Representative flow cytometry dot plots of CD11b+Gr-1+ myeloid cells in the blood (A) and the spleen (C) 24 hrs post-MI. The percentage of CD11b+Gr-1+ cells in the blood (B, n = 6) and the spleen (D, n = 6).
NaHS reduces post-MI inflammation
To investigate the effects of NaHS on the inflammatory response, the serum levels of TNFα and IL-1β were measured at 24 hrs post-MI. ELISA analysis revealed significant increases in both TNFα and IL-1β in the MI + Saline group, compared with the sham group (Figs. 8A and 8B).
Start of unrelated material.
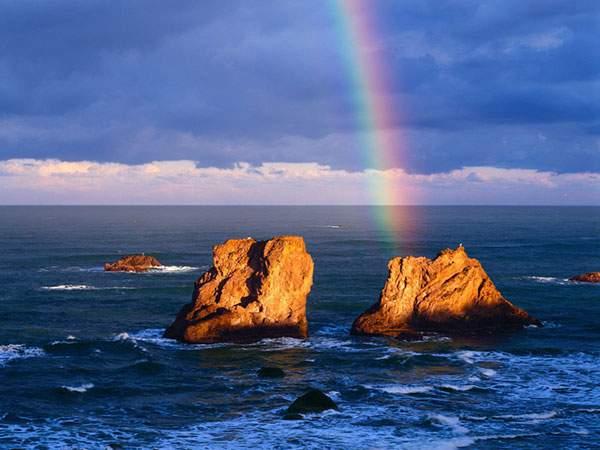 海面から顔を出した二つの岩に向かって伸びる虹の写真壁紙画像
However, NaHS treatment mitigated the increases in TNFα and IL-1β levels that were seen in the MI + Saline group (41.2 ± 4.1 versus 53.0 ± 4.7 pg/mL, 162.0 ± 19.1 versus 267.2 ± 25.2 pg/mL, respectively).
NaHS inhibits the extent of inflammation.
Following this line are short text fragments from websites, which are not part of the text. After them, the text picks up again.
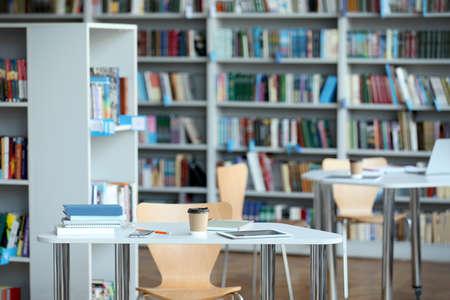 Foto de Tablet, drink and books on table in library - Imagen libre de derechos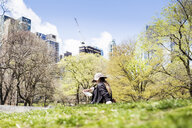 Woman sitting on grass against trees and buildings at Central Park - ASTF02863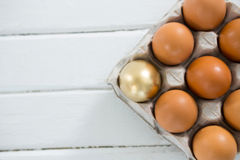Golden Easter egg with brown eggs in tray Stock Image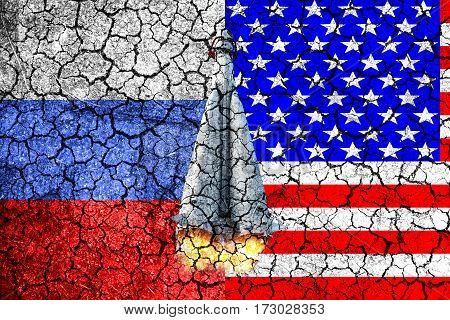 Flag of Russia and USA painted on the cracked wall. Concept of war. Cold war. The arms race. Nuclear war. The third world war. The conflict between Russia and America. Political concept. Front view.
The TNFα (A) and IL-1β (B) levels were significantly decreased in mice treated with an NaHS donor 24 hrs after infarction (n = 6).
Discussion
Left ventricular remodeling after acute MI causes heart failure, which is an epidemic with high mortality and an increasing prevalence. Despite advances in medical and interventional therapy for MI that have dramatically improved survival rates, many surviving patients continue to develop heart failure12. Emerging evidence from experimental models of myocardial ischemia has suggested that defects in the timely suppression, resolution and containment of post-infarction inflammatory responses result in adverse remodeling of the infarcted heart13,14. A recent study in a mouse model reported substantial changes in the immune response dynamics after permanent (MI) or transient (IR) ligation of the left anterior descending artery15,16. Inflammation signals recruit neutrophils to the infarcted zone within 24 hrs and the recruitment of monocytes/macrophages occurs shortly thereafter. In the infarcted myocardium, several innate immune pathways participate in the early steps of the inflammatory response following infarction, including pathways that involve the membrane-bound Toll-like receptors (TLRs), the high-mobility group box 1 and the complement system. Understanding the “STOP” signals involved in suppression of inflammation following infarction might be the key to preventing adverse remodeling and progression to heart failure13,17.
As a gasotransmitter, H2S is able to diffuse freely across cell membranes in a receptor-independent manner and to activate various cellular signals that modulate metabolism, cardiac function and cell survival. These distinct abilities make H2S an attractive pharmacological agent for the treatment of cardiovascular disease18. Several experimental approaches have shown that increased levels of H2S exert cyto- and cardioprotective effects in the injured myocardium. The results can be achieved both by increasing the endogenous amount of H2S and by adding exogenous H2S (the most commonly used H2S donors are NaHS and Na2S)19,20. Specifically, cardiac-restricted overexpression of CSE resulted in increased H2S bioavailability and elicited a cardioprotective response to ischemic heart failure and acute myocardial I/R injury21. In contrast, decreased production of this molecule has been associated with increased myocardial damage22,23. In this study, our results indicated that NaHS could attenuate myocardial ischemic injury, preserve left ventricular function and enhance survival following infarction.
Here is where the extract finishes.